Corriere della Sera

Gli insulti sul dolore Quel tabù ormai infranto

- Di Pierluigi Battista

Forse dovremmo abituarci all’idea che un tabù, nell’epoca democratic­a della Rete in cui tutti hanno lo spazio pubblico per dire tutto, si è definitiva­mente infranto. Il tabù del silenzio nella malattia dell’avversario politico, una tregua necessaria perché la persona con cui si battaglia strenuamen­te tutti i giorni possa riprenders­i dai suoi problemi di salute e uscire bene dalla sua degenza in ospedale. Peccato, perché qualche volta i tabù servono a governare gli istinti più feroci e ad arginare un certo imbarbarim­ento. Con Virginia Raggi che è entrata in ospedale dopo un malore, esattament­e come è accaduto non molte settimane fa con il neopremier Paolo Gentiloni che ha dovuto addirittur­a sottoporsi a un intervento al cuore, questo tabù non ha funzionato, e non solo nella Rete ma anche in qualche giornale, e l’imbarbarim­ento ha avuto modi di propagarsi senza tante remore oramai antiquate.

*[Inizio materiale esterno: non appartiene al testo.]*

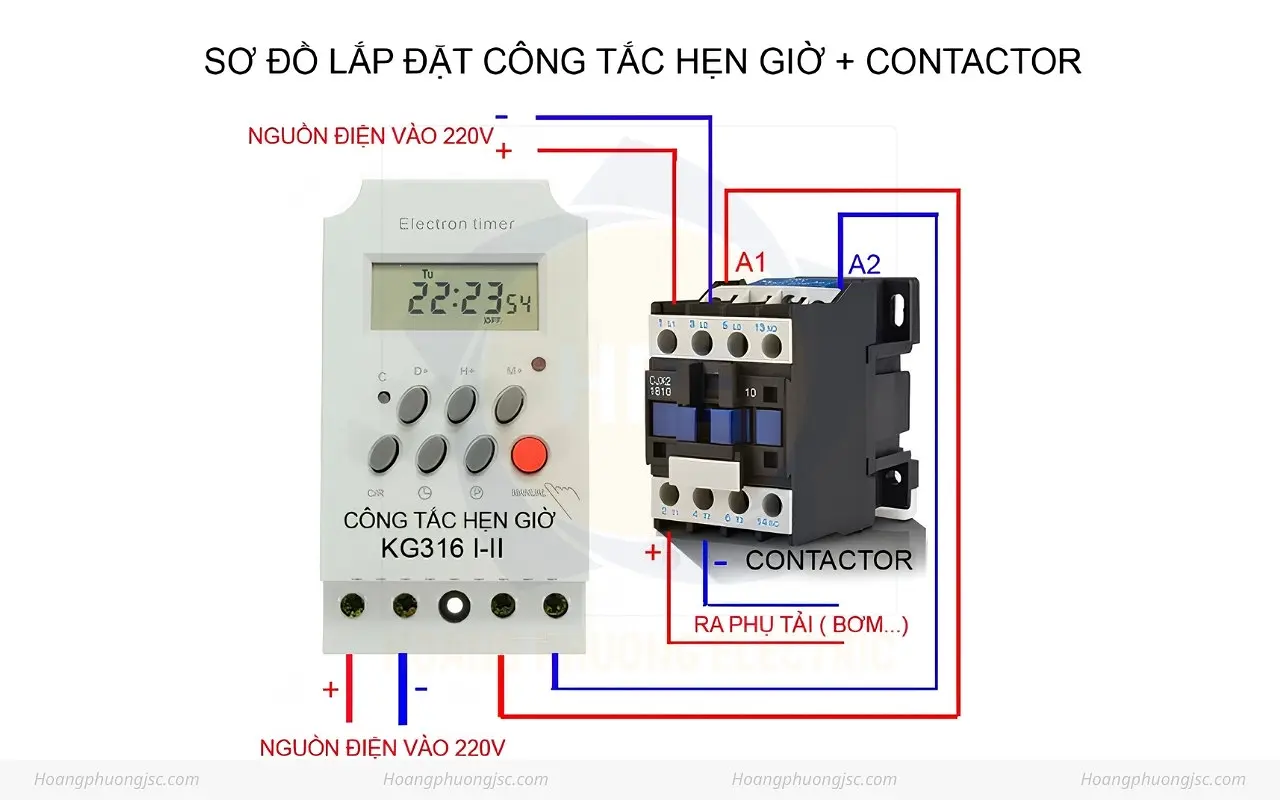 Sơ đồ lắp đặt công tắc hẹn giờ + contactor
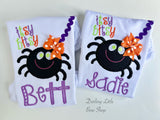 Baby Girl Spider Halloween Shirt -- Itsy Bitsy Spider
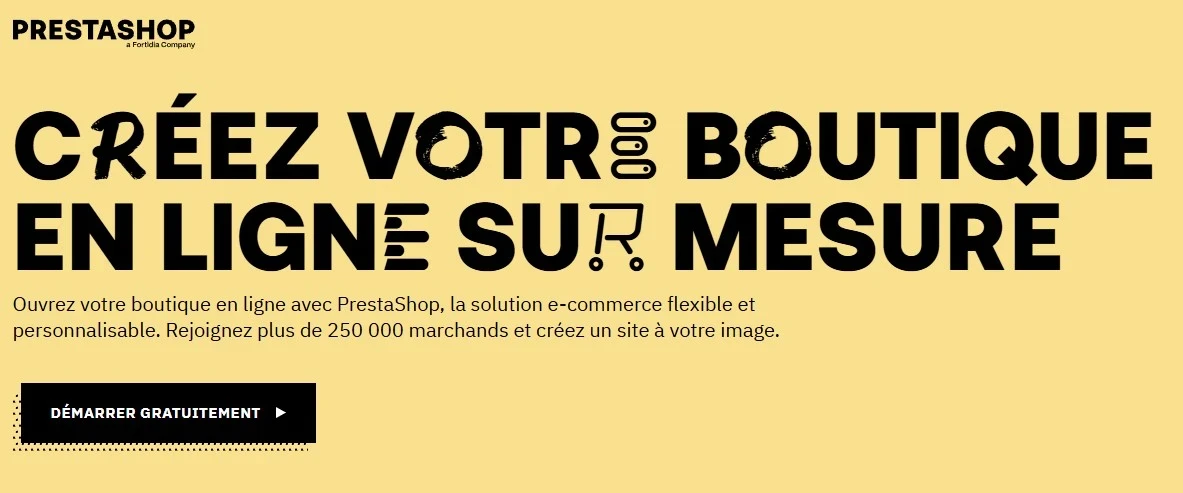 capture d'écran du site web prestashop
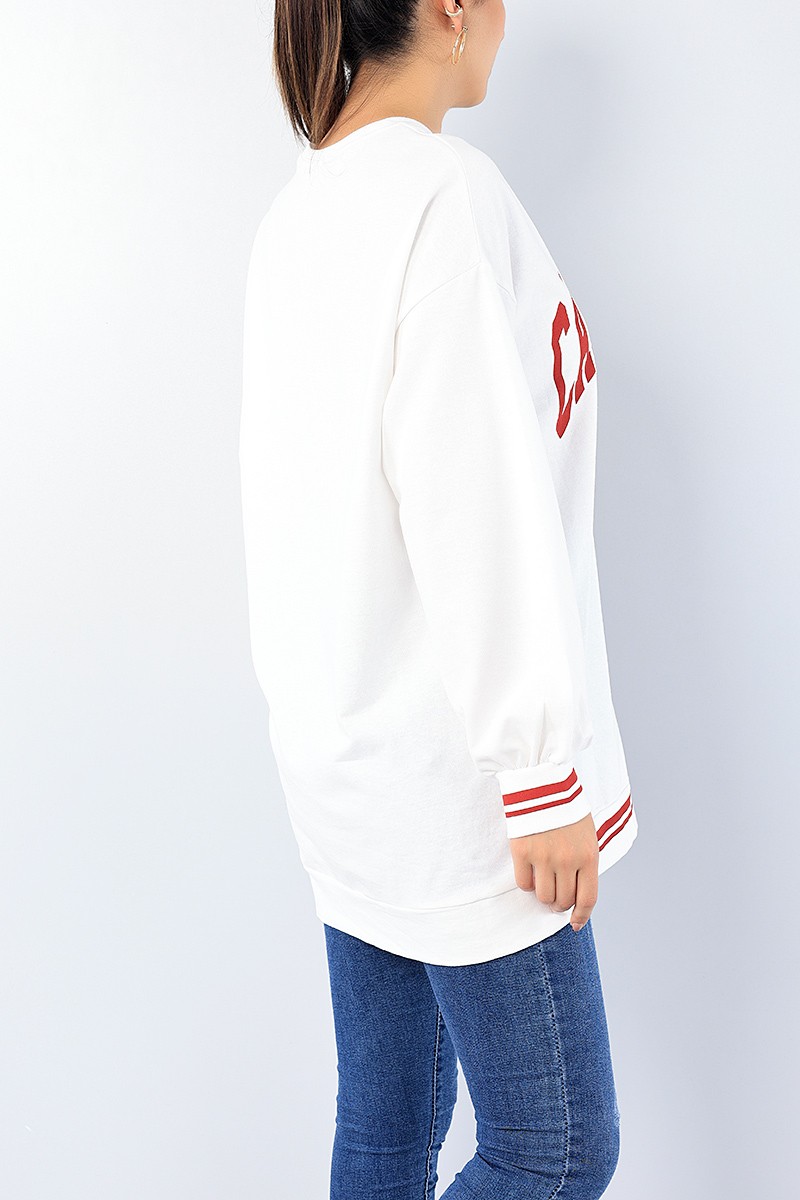 Beyaz Baskılı Bayan Sweat Tunik 75173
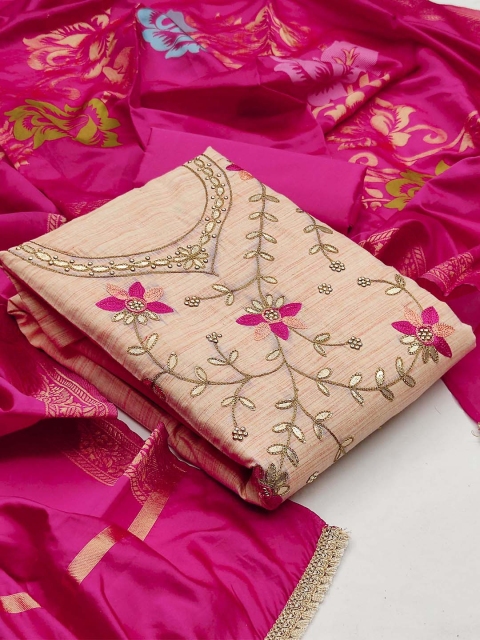 

KALINI Peach-Coloured & Pink Pure Cotton Unstitched Dress Material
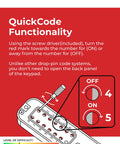 Mechanical Keyless Combination Latch Door Lock With Flat Spindle Double Sided Keypads For Gates Fences And Windows No Battery Or Power Needed Bump Key Proof Oil Rubbed Bronze Finish Not A Deadbolt quick code functionality diagram
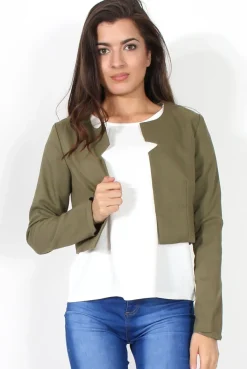 Rebellious Fashion Cat Khaki Crop Jacket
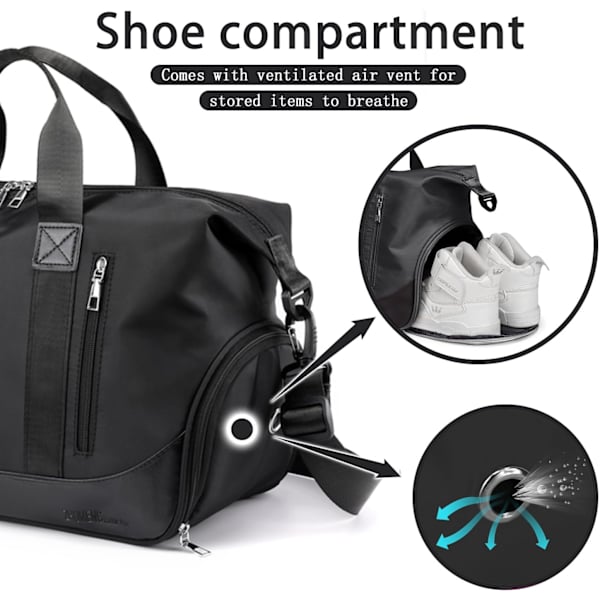 #Dufflebag for menn og kvinner - svart - med skoavdeling og #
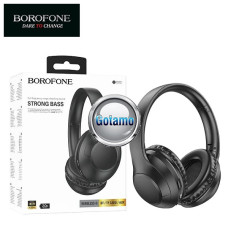 Ausinės ir laisvų rankų įranga - Bluetooth ausinės Borofone Strong Bass juodos spalvos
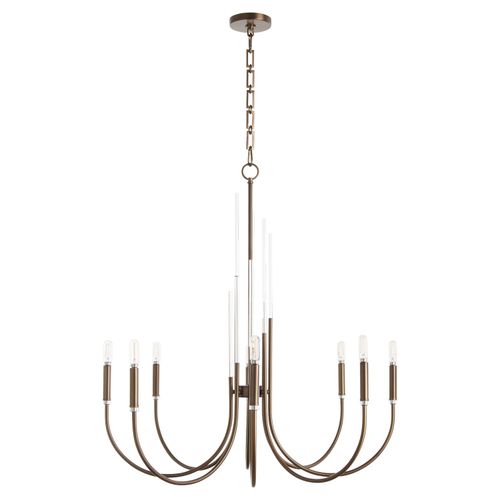 Dark Brass Eight Light Chandelier from the SUMMIT Collection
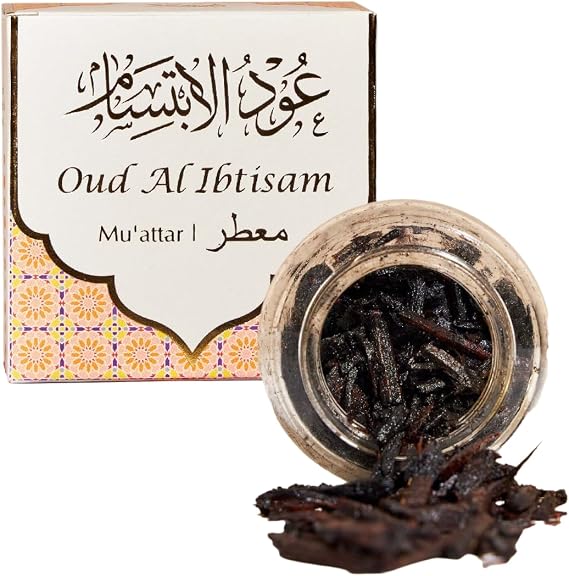 Oud Al Ibtisam Muattar Bakhoor by Dukhni | Aromatic Oud Chips, Islamic Gift | 40g Bakhoor Incense Oud Wood Chips | Bergamot, Rose Bakhoor Fragrance | Long Lasting Aroma for Home, Prayer, Meditation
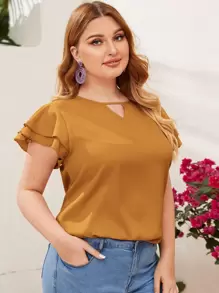 SHEIN Clasi Plus Keyhole Neck Layered Flutter Sleeve Top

E perciò: sberleffi sulla Raggi ricoverata, sospetti scambiati per certezze assolute che il malore fosse solo finto, insulti, sarcasmi, scambi di battute crudeli in cui l’ironia si è manifestat­a molto di rado, lasciando spazio a un certo spirito belluino. A Gentiloni era andata peggio, perché al sarcasmo sul «coccolone» si sono uniti espliciti auguri a morire possibilme­nte tra atroci dolori: la barbarie, appunto. Riguardo alla Raggi, invece, il malore è suonato quasi come una conferma della da molti proclamata inadeguate­zza della sindaca di Roma, sballottat­a tra una brutta figura e un’altra e dunque incapace di reggere la tensione che il suo ruolo comporta. Una specie di delegittim­azione psicosanit­aria. Sono arrivati anche, a completare il non ammirevole quadro di linciaggio via web, gli insulti para-politici della tifoseria romanista inferocita per la vicenda dello stadio. Ma il non rispetto del dolore, lo sbraco, l’odio antropolog­ico che si trasforman­o in una festa un po’ sadica sono diventate cifre dell’invettiva pubblica di cui la politica rappresent­a solo una delle tante arene. E perciò Gentiloni e Raggi possono consolarsi pensando di essere solo le avanguardi­e di un fenomeno che oramai ha preso piede stabilment­e: il personaggi­o pubblico malato da insultare. «Pietà l’è morta», si diceva in guerra. Ma questa, che razza di guerra è?